> **What you should do**: Copy out the full set of records. Keep every word the same.

=== Section Start ===

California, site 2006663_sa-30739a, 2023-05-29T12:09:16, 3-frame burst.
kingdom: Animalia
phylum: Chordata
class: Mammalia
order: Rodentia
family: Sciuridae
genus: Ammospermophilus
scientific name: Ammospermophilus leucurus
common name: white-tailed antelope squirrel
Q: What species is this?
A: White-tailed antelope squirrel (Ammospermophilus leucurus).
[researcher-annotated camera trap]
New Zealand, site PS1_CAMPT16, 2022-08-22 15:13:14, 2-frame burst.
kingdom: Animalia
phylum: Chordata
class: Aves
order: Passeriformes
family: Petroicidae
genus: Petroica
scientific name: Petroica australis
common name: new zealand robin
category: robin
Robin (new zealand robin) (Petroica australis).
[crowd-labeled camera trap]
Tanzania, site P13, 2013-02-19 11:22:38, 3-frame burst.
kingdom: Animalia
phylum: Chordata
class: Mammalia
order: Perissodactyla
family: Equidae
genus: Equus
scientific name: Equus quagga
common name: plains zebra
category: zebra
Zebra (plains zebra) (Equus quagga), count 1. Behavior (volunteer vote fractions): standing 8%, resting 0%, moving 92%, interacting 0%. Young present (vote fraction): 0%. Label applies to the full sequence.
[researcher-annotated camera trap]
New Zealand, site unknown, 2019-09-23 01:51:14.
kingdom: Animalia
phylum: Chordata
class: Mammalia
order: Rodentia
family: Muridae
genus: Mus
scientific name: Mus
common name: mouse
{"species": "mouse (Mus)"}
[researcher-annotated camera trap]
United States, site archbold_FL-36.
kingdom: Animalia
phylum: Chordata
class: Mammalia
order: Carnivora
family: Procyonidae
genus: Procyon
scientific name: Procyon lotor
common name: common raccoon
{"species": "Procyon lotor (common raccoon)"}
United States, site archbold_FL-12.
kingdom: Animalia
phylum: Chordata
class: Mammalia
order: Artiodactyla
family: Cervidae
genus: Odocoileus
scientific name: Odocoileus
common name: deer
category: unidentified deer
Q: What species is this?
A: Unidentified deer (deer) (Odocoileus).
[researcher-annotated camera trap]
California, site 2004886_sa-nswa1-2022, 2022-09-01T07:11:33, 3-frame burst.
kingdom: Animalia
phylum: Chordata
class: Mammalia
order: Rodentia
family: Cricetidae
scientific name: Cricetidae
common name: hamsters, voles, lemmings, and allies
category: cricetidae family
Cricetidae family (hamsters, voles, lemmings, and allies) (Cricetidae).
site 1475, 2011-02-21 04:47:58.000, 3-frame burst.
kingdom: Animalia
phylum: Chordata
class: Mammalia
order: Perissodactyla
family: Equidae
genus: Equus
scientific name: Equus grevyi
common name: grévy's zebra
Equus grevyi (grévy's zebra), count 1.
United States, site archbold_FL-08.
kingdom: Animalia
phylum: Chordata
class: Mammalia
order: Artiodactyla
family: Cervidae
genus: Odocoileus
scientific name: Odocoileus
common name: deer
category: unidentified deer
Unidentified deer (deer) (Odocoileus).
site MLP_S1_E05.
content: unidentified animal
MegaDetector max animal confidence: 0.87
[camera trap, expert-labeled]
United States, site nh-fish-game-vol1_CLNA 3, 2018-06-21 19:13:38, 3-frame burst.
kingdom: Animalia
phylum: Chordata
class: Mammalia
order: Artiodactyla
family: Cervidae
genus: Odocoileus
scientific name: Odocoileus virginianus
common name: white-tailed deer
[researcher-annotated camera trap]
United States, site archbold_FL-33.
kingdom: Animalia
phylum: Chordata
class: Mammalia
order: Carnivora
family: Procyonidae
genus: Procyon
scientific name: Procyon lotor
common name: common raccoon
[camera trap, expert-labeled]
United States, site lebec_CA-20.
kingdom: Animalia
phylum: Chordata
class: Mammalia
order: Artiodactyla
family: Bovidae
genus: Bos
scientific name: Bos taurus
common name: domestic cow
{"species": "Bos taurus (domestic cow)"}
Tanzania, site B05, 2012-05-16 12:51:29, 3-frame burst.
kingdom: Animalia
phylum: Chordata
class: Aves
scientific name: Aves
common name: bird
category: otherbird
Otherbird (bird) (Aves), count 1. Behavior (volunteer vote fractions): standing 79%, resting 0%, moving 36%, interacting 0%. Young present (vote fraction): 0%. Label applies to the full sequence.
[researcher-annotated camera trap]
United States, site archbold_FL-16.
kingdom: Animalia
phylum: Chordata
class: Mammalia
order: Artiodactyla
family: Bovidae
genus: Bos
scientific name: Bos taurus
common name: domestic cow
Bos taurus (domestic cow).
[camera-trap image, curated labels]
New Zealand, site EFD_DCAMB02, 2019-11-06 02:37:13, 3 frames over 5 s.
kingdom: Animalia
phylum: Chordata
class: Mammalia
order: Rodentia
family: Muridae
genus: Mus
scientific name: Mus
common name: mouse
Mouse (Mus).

=== Section End ===

> **Finished exercise**:
California, site 2006663_sa-30739a, 2023-05-29T12:09:16, 3-frame burst.
kingdom: Animalia
phylum: Chordata
class: Mammalia
order: Rodentia
family: Sciuridae
genus: Ammospermophilus
scientific name: Ammospermophilus leucurus
common name: white-tailed antelope squirrel
Q: What species is this?
A: White-tailed antelope squirrel (Ammospermophilus leucurus).
[researcher-annotated camera trap]
New Zealand, site PS1_CAMPT16, 2022-08-22 15:13:14, 2-frame burst.
kingdom: Animalia
phylum: Chordata
class: Aves
order: Passeriformes
family: Petroicidae
genus: Petroica
scientific name: Petroica australis
common name: new zealand robin
category: robin
Robin (new zealand robin) (Petroica australis).
[crowd-labeled camera trap]
Tanzania, site P13, 2013-02-19 11:22:38, 3-frame burst.
kingdom: Animalia
phylum: Chordata
class: Mammalia
order: Perissodactyla
family: Equidae
genus: Equus
scientific name: Equus quagga
common name: plains zebra
category: zebra
Zebra (plains zebra) (Equus quagga), count 1. Behavior (volunteer vote fractions): standing 8%, resting 0%, moving 92%, interacting 0%. Young present (vote fraction): 0%. Label applies to the full sequence.
[researcher-annotated camera trap]
New Zealand, site unknown, 2019-09-23 01:51:14.
kingdom: Animalia
phylum: Chordata
class: Mammalia
order: Rodentia
family: Muridae
genus: Mus
scientific name: Mus
common name: mouse
{"species": "mouse (Mus)"}
[researcher-annotated camera trap]
United States, site archbold_FL-36.
kingdom: Animalia
phylum: Chordata
class: Mammalia
order: Carnivora
family: Procyonidae
genus: Procyon
scientific name: Procyon lotor
common name: common raccoon
{"species": "Procyon lotor (common raccoon)"}
United States, site archbold_FL-12.
kingdom: Animalia
phylum: Chordata
class: Mammalia
order: Artiodactyla
family: Cervidae
genus: Odocoileus
scientific name: Odocoileus
common name: deer
category: unidentified deer
Q: What species is this?
A: Unidentified deer (deer) (Odocoileus).
[researcher-annotated camera trap]
California, site 2004886_sa-nswa1-2022, 2022-09-01T07:11:33, 3-frame burst.
kingdom: Animalia
phylum: Chordata
class: Mammalia
order: Rodentia
family: Cricetidae
scientific name: Cricetidae
common name: hamsters, voles, lemmings, and allies
category: cricetidae family
Cricetidae family (hamsters, voles, lemmings, and allies) (Cricetidae).
site 1475, 2011-02-21 04:47:58.000, 3-frame burst.
kingdom: Animalia
phylum: Chordata
class: Mammalia
order: Perissodactyla
family: Equidae
genus: Equus
scientific name: Equus grevyi
common name: grévy's zebra
Equus grevyi (grévy's zebra), count 1.
United States, site archbold_FL-08.
kingdom: Animalia
phylum: Chordata
class: Mammalia
order: Artiodactyla
family: Cervidae
genus: Odocoileus
scientific name: Odocoileus
common name: deer
category: unidentified deer
Unidentified deer (deer) (Odocoileus).
site MLP_S1_E05.
content: unidentified animal
MegaDetector max animal confidence: 0.87
[camera trap, expert-labeled]
United States, site nh-fish-game-vol1_CLNA 3, 2018-06-21 19:13:38, 3-frame burst.
kingdom: Animalia
phylum: Chordata
class: Mammalia
order: Artiodactyla
family: Cervidae
genus: Odocoileus
scientific name: Odocoileus virginianus
common name: white-tailed deer
[researcher-annotated camera trap]
United States, site archbold_FL-33.
kingdom: Animalia
phylum: Chordata
class: Mammalia
order: Carnivora
family: Procyonidae
genus: Procyon
scientific name: Procyon lotor
common name: common raccoon
[camera trap, expert-labeled]
United States, site lebec_CA-20.
kingdom: Animalia
phylum: Chordata
class: Mammalia
order: Artiodactyla
family: Bovidae
genus: Bos
scientific name: Bos taurus
common name: domestic cow
{"species": "Bos taurus (domestic cow)"}
Tanzania, site B05, 2012-05-16 12:51:29, 3-frame burst.
kingdom: Animalia
phylum: Chordata
class: Aves
scientific name: Aves
common name: bird
category: otherbird
Otherbird (bird) (Aves), count 1. Behavior (volunteer vote fractions): standing 79%, resting 0%, moving 36%, interacting 0%. Young present (vote fraction): 0%. Label applies to the full sequence.
[researcher-annotated camera trap]
United States, site archbold_FL-16.
kingdom: Animalia
phylum: Chordata
class: Mammalia
order: Artiodactyla
family: Bovidae
genus: Bos
scientific name: Bos taurus
common name: domestic cow
Bos taurus (domestic cow).
[camera-trap image, curated labels]
New Zealand, site EFD_DCAMB02, 2019-11-06 02:37:13, 3 frames over 5 s.
kingdom: Animalia
phylum: Chordata
class: Mammalia
order: Rodentia
family: Muridae
genus: Mus
scientific name: Mus
common name: mouse
Mouse (Mus).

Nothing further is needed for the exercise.